The National Autistic Society (NAS) has warned the government its plans to reform guidelines for teachers over the use of restraint for pupils could put children with autism and other special educational needs (SEN) and teachers at risk of harm.

In a recent speech at the Durand Academy, a primary school in London, education secretary Michael Gove said that; "schools should not have a no-touch policy and it is right to intervene physically to maintain order. Or indeed to comfort a child in distress." Gove also announced that the requirement for teachers to record the details of every instance they have to physically restrain children - which was set to take effect this month - has been scrapped.

However, Mark Lever, chief executive of the NAS, is concerned by this move and warned that restraining pupils with autism and other SEN is a specialist skill. "If they are restrained improperly it could result in children becoming extremely distressed, frightened and even injured - exacerbating problems further," he said. "The idea that teachers could restrain pupils and not record the incident is extremely worrying and could put both children and teachers at risk. "A lack of understanding and support at school can cause children with autism great anxiety and lead to behaviour that may be difficult to manage.
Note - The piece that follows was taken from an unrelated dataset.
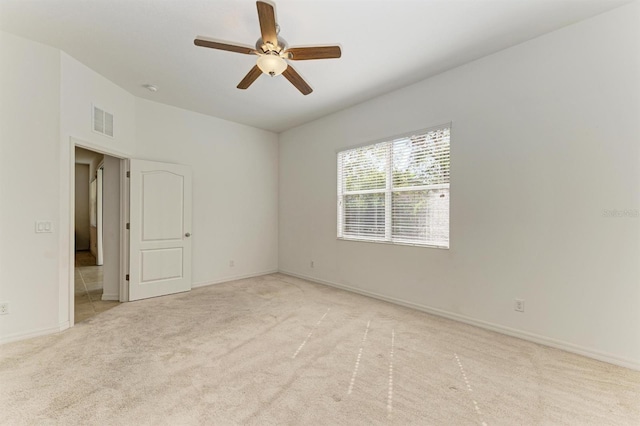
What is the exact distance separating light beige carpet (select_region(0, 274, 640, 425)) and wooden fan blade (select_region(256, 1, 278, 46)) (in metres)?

A recent survey by the NAS found that 43% of young people with autism feel their teachers don't know enough about autism. Rather than focusing on the punishment and restraint of these 'unruly' pupils, Gove should be working with schools to put measures in to support children with autism and prevent situations from escalating.  "Restraint should only ever be used as a very last resort and every school must have staff properly trained in how to restrain pupils safely. If not, they risk putting children under increased stress and anxiety, which could have a devastating effect."